Area 3 - Data Management and Quality

Nr: 8
Title:

A Data Quality Model for Machine Learning Driven Remote Health Care Services

Authors:

Mandana Omidbakhsh and Khashayar Khorasani

Abstract: With the rise of IoT devices combined with application of machine learning techniques, healthcare sector can benefit highly from autonomous, trustworthy, reliable and timely services for diagnosis, prognosis and monitoring of patients in remote communities. IoT sensors/medical devices generally generate large data sets, though are required to be validated for training purposes of machine leaning models in distributed edge cloud infrastructures for the application in remote communities. Machine learning driven remote healthcare systems rely heavily on the quality of data; any malfunction or failure in the measurement system can jeopardize the quality of the sensing data and consequently result in poor critical decision-making.

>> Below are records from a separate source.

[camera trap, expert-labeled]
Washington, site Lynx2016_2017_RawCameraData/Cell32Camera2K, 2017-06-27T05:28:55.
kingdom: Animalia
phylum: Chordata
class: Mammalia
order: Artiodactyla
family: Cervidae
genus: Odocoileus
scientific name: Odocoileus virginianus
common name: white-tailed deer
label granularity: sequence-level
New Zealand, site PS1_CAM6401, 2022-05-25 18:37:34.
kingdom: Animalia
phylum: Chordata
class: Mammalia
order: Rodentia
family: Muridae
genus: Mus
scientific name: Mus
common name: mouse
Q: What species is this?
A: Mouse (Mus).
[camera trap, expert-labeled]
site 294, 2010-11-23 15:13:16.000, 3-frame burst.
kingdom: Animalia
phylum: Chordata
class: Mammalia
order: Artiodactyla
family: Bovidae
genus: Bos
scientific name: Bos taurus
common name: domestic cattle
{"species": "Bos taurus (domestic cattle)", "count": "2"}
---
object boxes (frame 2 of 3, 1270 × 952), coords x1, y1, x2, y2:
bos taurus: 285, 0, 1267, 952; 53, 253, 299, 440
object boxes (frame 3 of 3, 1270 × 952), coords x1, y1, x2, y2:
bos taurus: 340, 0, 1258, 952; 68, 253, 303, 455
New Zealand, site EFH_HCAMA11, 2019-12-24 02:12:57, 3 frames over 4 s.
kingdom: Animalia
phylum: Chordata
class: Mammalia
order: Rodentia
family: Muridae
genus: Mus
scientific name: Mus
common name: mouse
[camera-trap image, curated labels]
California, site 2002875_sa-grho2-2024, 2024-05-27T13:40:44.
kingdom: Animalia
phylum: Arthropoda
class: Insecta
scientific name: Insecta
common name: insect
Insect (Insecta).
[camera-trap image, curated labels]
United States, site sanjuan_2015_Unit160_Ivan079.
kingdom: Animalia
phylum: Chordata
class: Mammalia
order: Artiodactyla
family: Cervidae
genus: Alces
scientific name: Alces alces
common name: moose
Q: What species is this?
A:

However, there is no exhaustive data quality model to ensure the delivery of effective healthcare management, reliable and safe communication and efficient resource management for remote services. In this work, we first review the quality characteristics of big data for machine learning algorithms on edge cloud computing systems that provide remarkable extent of data security and privacy. Then, we propose a data quality model in which both objective and subjective characteristics appropriately associated with the health care services for remote communities are considered. The former includes effectiveness, reliability and autonomy; and the latter refers to ease of use, understandability and discretionary. Eventually, we will evaluate our proposed data quality model for machine learning on edge infrastructures by several case studies.